▶ _Work order_:
Your task is to restate word for word the lines of the listing below that start at the one containing "Participants will achieve" and run to the end; please add nothing.

▶ _Records provided_:
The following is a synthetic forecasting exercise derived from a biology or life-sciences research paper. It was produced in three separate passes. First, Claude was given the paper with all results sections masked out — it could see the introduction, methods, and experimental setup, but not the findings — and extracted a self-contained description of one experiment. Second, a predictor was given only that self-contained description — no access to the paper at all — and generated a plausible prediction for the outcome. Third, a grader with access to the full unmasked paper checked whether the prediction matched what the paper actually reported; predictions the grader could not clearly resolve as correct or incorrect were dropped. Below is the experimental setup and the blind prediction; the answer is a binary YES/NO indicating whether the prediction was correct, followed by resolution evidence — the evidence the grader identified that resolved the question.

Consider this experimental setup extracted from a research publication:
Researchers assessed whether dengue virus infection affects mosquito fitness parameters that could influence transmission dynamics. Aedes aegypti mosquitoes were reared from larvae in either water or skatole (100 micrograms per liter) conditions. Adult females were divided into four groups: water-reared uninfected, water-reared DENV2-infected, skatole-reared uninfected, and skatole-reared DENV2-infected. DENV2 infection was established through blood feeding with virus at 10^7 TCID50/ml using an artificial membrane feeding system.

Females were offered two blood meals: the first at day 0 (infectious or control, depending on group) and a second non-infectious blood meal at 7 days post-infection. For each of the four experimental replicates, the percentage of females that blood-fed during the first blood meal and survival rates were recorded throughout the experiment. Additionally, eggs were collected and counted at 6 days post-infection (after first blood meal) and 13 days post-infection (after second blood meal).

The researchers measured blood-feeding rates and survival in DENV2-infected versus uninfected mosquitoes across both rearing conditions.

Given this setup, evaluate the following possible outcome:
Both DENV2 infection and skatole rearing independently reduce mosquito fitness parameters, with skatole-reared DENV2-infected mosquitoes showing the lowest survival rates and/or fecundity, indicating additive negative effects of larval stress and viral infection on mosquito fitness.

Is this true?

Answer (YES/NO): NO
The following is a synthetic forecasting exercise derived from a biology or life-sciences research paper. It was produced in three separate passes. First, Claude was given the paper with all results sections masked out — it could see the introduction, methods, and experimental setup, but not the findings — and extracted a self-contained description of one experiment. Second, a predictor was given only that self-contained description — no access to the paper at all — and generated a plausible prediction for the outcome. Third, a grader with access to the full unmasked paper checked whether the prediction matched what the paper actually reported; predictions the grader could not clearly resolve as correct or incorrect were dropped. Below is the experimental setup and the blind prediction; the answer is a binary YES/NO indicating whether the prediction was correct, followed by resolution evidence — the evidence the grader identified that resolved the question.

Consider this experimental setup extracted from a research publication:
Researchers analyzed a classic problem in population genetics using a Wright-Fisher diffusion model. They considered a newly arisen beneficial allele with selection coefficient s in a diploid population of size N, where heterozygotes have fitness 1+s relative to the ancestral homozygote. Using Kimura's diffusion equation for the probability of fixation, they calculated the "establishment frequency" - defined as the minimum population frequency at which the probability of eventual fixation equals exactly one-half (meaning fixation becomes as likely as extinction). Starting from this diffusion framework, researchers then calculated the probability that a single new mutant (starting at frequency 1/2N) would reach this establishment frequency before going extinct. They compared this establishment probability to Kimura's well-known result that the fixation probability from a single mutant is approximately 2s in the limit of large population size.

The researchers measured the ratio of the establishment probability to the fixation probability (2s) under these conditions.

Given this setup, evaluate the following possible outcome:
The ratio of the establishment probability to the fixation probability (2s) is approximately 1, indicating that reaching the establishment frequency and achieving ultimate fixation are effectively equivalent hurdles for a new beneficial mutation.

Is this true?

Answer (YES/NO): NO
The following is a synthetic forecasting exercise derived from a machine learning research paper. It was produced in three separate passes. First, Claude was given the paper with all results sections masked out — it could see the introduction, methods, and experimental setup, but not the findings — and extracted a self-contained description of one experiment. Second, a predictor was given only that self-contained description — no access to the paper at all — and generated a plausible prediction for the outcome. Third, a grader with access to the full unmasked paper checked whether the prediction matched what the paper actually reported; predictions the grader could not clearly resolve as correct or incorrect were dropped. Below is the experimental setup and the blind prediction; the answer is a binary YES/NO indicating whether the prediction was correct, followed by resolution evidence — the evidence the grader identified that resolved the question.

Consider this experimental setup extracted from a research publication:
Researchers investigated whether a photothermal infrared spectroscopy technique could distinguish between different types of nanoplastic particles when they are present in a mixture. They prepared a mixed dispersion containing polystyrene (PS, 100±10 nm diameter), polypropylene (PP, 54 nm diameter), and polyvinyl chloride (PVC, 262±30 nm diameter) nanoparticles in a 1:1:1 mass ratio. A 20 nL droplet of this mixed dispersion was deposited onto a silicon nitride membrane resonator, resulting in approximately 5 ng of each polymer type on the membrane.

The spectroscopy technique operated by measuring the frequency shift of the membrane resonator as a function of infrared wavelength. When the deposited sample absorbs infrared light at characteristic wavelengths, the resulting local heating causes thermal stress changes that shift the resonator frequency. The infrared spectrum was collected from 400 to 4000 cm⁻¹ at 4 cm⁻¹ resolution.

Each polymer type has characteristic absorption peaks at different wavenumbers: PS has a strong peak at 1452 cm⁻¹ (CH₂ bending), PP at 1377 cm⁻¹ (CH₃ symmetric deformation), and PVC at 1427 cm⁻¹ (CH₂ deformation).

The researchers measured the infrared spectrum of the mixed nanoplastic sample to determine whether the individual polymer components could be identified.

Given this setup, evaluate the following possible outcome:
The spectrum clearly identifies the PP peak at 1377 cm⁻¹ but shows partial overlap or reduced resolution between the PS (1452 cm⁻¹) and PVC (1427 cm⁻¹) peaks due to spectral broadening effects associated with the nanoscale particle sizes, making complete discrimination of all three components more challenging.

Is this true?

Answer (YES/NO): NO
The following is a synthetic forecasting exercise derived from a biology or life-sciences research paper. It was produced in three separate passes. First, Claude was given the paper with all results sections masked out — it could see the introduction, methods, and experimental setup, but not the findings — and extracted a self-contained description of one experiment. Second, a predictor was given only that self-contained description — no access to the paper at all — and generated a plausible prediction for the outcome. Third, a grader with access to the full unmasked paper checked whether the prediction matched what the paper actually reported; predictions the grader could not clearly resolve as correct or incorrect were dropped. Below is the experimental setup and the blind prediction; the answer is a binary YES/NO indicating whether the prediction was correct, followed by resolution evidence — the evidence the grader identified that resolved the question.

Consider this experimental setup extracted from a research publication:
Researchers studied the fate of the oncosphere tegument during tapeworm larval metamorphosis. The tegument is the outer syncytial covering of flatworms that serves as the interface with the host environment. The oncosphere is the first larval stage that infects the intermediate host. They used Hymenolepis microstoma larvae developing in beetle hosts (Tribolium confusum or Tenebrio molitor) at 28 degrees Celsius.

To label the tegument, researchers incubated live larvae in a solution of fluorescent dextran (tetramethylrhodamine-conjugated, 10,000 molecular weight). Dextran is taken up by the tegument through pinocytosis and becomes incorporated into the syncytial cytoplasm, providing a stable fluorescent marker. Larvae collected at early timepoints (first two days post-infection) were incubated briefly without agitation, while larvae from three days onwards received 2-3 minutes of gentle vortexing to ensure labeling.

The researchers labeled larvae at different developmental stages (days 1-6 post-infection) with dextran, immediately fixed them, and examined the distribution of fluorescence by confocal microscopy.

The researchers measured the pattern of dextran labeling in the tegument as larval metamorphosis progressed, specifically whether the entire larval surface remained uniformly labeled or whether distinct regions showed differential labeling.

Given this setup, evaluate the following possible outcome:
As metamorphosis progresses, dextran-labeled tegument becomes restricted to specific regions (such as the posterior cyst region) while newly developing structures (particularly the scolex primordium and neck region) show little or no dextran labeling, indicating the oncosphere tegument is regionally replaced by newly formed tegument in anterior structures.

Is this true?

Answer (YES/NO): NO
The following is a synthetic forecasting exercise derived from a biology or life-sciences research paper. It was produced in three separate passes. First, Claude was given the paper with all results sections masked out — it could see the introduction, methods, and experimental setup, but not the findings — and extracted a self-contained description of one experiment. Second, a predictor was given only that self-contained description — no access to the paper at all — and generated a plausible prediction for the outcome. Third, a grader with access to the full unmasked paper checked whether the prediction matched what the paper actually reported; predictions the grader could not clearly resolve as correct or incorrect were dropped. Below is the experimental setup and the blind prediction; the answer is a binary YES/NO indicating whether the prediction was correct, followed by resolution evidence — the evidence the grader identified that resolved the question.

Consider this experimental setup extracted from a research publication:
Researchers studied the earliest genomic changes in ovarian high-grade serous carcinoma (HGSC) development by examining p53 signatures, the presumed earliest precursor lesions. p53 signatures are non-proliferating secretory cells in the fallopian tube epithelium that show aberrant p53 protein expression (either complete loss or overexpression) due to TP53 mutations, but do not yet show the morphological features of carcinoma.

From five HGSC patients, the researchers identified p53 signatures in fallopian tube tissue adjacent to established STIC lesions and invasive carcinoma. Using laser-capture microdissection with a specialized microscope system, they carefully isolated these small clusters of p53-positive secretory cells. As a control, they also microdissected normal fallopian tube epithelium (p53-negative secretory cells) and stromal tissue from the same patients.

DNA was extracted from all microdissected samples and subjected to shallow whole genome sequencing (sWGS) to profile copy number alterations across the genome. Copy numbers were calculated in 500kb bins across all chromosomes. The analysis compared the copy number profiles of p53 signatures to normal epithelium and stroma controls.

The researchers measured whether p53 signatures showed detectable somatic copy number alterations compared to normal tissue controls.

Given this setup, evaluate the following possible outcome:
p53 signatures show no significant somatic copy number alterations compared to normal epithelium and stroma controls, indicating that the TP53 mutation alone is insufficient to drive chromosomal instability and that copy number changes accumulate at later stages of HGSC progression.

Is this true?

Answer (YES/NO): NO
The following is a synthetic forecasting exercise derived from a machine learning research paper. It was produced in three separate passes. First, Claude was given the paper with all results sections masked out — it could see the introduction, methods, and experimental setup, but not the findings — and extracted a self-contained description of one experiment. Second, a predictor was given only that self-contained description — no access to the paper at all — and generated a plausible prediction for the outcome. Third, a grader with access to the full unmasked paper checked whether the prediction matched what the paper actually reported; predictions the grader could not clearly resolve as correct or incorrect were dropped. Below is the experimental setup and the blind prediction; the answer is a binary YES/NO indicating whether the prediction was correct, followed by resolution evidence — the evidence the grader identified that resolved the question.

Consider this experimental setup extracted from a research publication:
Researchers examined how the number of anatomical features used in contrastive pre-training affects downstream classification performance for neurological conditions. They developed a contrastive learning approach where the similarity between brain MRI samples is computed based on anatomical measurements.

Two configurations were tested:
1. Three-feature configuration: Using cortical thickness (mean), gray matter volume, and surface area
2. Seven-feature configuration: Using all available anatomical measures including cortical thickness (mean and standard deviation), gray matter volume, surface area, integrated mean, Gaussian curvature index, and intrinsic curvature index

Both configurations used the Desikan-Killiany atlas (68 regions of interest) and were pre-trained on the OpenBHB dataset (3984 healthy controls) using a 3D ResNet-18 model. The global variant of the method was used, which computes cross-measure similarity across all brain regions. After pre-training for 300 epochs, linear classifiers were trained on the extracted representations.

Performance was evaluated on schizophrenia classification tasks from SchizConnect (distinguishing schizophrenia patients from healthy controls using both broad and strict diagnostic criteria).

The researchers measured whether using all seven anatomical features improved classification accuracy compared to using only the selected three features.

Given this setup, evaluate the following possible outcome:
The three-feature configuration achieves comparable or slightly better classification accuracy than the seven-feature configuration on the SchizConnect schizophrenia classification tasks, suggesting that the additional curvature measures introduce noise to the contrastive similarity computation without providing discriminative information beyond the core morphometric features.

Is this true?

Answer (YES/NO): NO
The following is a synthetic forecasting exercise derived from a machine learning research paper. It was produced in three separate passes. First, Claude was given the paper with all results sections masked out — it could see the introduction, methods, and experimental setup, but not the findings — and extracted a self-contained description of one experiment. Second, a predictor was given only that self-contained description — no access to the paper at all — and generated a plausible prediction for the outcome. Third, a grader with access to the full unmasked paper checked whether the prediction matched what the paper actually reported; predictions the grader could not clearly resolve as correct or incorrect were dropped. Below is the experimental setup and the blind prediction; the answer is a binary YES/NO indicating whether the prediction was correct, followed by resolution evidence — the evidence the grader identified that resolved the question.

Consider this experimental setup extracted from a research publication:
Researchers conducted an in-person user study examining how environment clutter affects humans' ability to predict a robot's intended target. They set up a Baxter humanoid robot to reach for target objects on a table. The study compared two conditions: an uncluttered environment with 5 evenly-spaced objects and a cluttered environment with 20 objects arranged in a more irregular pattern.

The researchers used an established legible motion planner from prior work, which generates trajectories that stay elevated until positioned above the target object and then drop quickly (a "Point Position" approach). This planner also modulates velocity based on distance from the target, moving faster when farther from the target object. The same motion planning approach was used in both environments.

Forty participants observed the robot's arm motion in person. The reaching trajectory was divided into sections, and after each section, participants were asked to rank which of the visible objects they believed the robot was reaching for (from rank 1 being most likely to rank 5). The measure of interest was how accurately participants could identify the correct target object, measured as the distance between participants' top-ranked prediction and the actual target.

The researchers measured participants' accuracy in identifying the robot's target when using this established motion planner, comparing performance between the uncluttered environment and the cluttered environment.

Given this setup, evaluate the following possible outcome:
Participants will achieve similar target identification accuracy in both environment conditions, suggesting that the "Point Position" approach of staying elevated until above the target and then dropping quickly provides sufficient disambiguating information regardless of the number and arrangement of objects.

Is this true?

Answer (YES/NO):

▶ _Written solution_:
Participants will achieve similar target identification accuracy in both environment conditions, suggesting that the "Point Position" approach of staying elevated until above the target and then dropping quickly provides sufficient disambiguating information regardless of the number and arrangement of objects.

Is this true?

Answer (YES/NO):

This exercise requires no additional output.